AIM OF THE TASK
Write down, unchanged, the entries from the first line through the line holding "content_type: application/x-javascript; charset=utf-8". Include no other line.

MATERIAL SHOWN
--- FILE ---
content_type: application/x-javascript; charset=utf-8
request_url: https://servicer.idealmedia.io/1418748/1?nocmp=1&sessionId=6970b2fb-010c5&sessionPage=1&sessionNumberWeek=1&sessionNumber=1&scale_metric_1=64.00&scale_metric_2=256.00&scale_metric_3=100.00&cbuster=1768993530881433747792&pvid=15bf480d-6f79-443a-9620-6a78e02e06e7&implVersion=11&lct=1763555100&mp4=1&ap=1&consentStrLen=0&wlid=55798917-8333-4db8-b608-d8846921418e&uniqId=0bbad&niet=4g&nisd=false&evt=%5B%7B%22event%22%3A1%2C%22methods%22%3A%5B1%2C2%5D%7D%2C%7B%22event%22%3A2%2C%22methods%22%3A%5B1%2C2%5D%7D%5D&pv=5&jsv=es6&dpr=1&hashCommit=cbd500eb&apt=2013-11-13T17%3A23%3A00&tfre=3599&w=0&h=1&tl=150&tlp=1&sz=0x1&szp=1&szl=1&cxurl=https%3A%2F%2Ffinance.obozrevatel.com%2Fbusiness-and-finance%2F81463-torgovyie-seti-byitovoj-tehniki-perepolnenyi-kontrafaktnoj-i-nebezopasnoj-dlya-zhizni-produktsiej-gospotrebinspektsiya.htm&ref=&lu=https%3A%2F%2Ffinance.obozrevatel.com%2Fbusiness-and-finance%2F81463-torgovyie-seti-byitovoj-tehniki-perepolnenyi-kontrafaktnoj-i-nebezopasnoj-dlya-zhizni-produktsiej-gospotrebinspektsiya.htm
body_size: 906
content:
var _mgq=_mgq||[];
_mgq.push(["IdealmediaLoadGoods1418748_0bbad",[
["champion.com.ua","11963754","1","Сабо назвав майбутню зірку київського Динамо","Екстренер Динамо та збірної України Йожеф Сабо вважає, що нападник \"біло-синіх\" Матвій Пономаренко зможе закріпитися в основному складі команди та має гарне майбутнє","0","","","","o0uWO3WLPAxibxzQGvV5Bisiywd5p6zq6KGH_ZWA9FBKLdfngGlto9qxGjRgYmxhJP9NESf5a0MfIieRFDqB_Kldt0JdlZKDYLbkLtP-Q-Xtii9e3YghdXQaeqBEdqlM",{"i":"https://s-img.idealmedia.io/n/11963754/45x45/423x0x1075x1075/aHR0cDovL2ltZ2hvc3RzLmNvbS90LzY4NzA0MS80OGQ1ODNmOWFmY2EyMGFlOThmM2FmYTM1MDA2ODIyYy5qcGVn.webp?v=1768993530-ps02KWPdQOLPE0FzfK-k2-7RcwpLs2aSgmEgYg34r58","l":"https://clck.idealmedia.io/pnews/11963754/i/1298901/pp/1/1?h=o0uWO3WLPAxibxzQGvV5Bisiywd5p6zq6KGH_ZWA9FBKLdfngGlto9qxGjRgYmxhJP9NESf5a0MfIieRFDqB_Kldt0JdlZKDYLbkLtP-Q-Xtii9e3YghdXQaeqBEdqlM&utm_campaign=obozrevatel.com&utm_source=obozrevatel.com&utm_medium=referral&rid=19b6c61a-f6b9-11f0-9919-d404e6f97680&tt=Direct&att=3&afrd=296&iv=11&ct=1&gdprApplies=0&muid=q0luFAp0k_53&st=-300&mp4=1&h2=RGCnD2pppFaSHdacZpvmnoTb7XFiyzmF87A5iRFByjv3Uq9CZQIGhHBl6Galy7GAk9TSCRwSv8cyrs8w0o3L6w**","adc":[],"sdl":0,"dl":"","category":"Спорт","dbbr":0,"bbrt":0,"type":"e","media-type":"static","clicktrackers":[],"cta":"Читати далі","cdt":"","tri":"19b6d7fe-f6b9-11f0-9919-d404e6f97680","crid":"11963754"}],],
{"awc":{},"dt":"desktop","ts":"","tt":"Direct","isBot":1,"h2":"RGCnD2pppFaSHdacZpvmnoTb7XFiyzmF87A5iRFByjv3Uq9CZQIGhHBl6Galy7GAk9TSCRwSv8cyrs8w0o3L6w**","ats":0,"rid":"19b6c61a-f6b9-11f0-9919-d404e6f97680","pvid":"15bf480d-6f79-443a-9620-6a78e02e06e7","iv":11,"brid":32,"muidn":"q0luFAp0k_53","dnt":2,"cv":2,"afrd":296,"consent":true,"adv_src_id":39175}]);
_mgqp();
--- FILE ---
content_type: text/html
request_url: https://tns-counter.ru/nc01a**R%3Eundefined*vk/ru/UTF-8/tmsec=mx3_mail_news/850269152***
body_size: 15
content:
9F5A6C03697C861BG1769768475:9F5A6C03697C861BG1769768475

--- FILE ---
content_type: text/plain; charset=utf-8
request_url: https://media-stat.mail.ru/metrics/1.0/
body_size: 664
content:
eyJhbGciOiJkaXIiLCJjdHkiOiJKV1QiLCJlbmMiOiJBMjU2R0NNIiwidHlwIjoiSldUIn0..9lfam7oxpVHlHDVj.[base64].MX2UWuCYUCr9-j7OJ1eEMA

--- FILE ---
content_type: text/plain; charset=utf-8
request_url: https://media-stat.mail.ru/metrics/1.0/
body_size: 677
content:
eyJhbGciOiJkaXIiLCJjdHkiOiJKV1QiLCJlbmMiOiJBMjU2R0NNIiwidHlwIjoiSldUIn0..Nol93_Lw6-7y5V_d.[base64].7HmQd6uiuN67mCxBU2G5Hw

COMPLETED EXERCISE
--- FILE ---
content_type: application/x-javascript; charset=utf-8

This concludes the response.